• _Directions_
Copy the material below line for line, keeping every character unchanged.

• _Excerpted records_

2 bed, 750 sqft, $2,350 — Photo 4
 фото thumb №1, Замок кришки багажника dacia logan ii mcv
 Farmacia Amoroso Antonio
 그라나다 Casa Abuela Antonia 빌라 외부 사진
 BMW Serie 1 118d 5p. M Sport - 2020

• _Response to this task_
2 bed, 750 sqft, $2,350 — Photo 4
 фото thumb №1, Замок кришки багажника dacia logan ii mcv
 Farmacia Amoroso Antonio
 그라나다 Casa Abuela Antonia 빌라 외부 사진
 BMW Serie 1 118d 5p. M Sport - 2020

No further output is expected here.